In principle, this is not necessarily bad. Government programs and policies should be adaptable to changing times and situations. Since the initiative’s establishment in 2018, the United States has become more acutely aware of China’s long-standing legal, illegal, and extralegal means of acquiring technology and know-how, and has worked to hone its response accordingly.
As a result, agencies across the U.S. government are recognizing a need for new, creative solutions. In 2019, the U.S. Defense Department created a new position and office solely dedicated to integrating and analyzing the department’s China work. In September, the U.S. State Department announced its plans to create a more central office of its own dedicated to China and to hire 20 to 30 staff for the task. However, the U.S. government writ-large is still processing and shaping its response to China, and the China Initiative is grasping at straws.

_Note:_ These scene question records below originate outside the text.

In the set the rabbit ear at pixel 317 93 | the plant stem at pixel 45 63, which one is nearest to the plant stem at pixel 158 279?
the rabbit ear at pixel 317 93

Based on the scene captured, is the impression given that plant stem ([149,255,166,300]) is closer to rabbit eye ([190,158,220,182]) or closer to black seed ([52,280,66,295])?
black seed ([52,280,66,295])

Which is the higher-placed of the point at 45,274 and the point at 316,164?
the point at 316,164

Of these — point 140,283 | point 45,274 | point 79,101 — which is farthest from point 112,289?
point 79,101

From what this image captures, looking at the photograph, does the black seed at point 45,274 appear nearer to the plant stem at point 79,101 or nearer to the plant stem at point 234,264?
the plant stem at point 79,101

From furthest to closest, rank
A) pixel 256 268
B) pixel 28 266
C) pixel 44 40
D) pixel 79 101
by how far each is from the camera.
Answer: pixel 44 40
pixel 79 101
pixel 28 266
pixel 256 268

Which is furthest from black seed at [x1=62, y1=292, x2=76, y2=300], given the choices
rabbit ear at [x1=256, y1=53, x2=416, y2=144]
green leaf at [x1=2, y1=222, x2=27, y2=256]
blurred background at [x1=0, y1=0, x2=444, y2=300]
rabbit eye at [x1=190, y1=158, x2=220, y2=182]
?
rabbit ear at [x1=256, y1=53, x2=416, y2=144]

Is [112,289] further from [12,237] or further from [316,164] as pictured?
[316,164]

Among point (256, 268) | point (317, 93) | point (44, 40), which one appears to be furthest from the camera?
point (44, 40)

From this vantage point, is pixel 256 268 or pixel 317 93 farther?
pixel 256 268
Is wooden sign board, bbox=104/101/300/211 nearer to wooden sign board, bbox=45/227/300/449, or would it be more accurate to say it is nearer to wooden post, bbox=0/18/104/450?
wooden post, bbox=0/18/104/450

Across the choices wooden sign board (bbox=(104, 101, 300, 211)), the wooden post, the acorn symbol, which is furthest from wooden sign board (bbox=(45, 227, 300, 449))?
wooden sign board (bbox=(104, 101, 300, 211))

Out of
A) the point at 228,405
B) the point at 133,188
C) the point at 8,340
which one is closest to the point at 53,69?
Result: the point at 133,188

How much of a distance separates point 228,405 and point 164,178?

Whether U.S. policymakers need to re-calibrate the tools they have or come up with new tools remains to be seen. Relatedly, export controls have been at the forefront of the U.S. approach to China, yet experts argue that they are at risk of being misused as the United States attempts to deploy them to handle issues beyond their limited latitude.
In his recent testimony before the U.S.-China Economic and Security Review Commission, former U.S. Assistant Secretary of Commerce Kevin Wolf argued that the U.S. government needs to develop an actionable definition of “national security” in the context of using export controls to address China-specific policies that go beyond the scope of traditional export control objectives. Wolf maintained the export controls were a means to an end, and the end had to be effectively articulated and understood to avoid “unintended adverse collateral consequences.”
The China Initiative requires the same mentality. Legal scholar Margaret Lewis recently explored the idea of a China Initiative “victory” or “win,” arguing that viewing China Initiative cases as “marks on the government’s scorecard” shifts the framing away from the fundamental question: How does Washington tackle very legitimate concerns surrounding Beijing’s tactics in the growing competition between the United States and China?
The challenge posed by China is a real one, as a body of research at the Center for Security and Emerging Technology (CSET) has shown, illustrating the need for some amount of country-specific enforcement. The Center has detailed a variety of means by which China is working to compete with the United States. In a recent Foreign Policy opinion piece, CSET colleague Ryan Fedasiuk and I laid out four of the key resources at the heart of U.S.-China competition: equipment, personnel, information, and capital. We argued that these resources are the pillars upon which Beijing seeks to amass comprehensive national power. The majority of publicly outlined China Initiative cases fit within at least one of these four categories, which illustrates that the China Initiative is founded on a genuine threat. However, the threats posed by these tactics are not equal in terms of scope, nor do they all represent clear forms of espionage.
Moving forward, the Justice Department should work toward more clearly defining the China Initiative’s mission. Lumping together cases such as Lieber’s under a broader espionage umbrella does more harm than good, as it puts the leadership in Beijing in a better position to weaponize the resulting misunderstandings. Research security, integrity, and misconduct—as important as they are—deserve their own category and set of experts to handle their unique set of issues.